并没有大张旗鼓地宣告主权,而是用最沉默、最高效的方式完成了接管。他没有更换一个服务员,也没有动一张赌桌,甚至连场子里的规矩都原封不动地保留了下来——只是换了一群守门的人。
赌场生意正如马三所说,火爆得惊人。猴子算完这几天的账,手都在抖——这简直就是一台印钞机,现金流大得让人眼红。三天的流水竟然高达十几万,除去成本也还有大几万的利润。
巨额的现金流开始源源不断地汇入他的口袋。有了钱,底气自然就足。
陈锋没有吝啬,大手一挥,给手下的核心兄弟全部配上了当时最时髦的摩托罗拉手机,甚至还给大壮他们每三个人买了一辆二手摩托车。

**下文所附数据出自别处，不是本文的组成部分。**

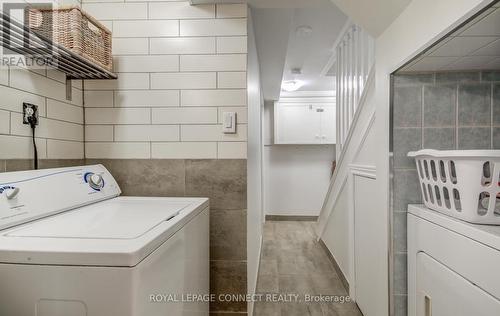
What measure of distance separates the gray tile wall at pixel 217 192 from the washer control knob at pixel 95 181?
179 millimetres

但陈锋没有被金钱冲昏头脑。他知道,这繁荣背后,有一只疯狗正在暗处盯着他。还有一场硬仗要打,稍有不慎满盘皆输。
此时,他正坐在金碧辉煌的办公室里,指尖夹着一根已经燃了一半的香烟,眉头紧锁,听着猴子的汇报。
“锋哥,真没动静。”猴子也是一脸的纳闷,抓耳挠腮地说道,“我让人在火车站、汽车站,还有那几个平时外地混子喜欢落脚的招待所都安排人盯着了。别说十几号刀手了,就连个像样的生面孔都没见着。”
“这不正常。”陈锋弹了弹烟灰,眼神阴沉,“阿珍既然说了赵强要来,那他就一定会来。赵彪那种咋咋呼呼的蠢货不可怕,可怕的是这种咬人之前不叫唤的狗。”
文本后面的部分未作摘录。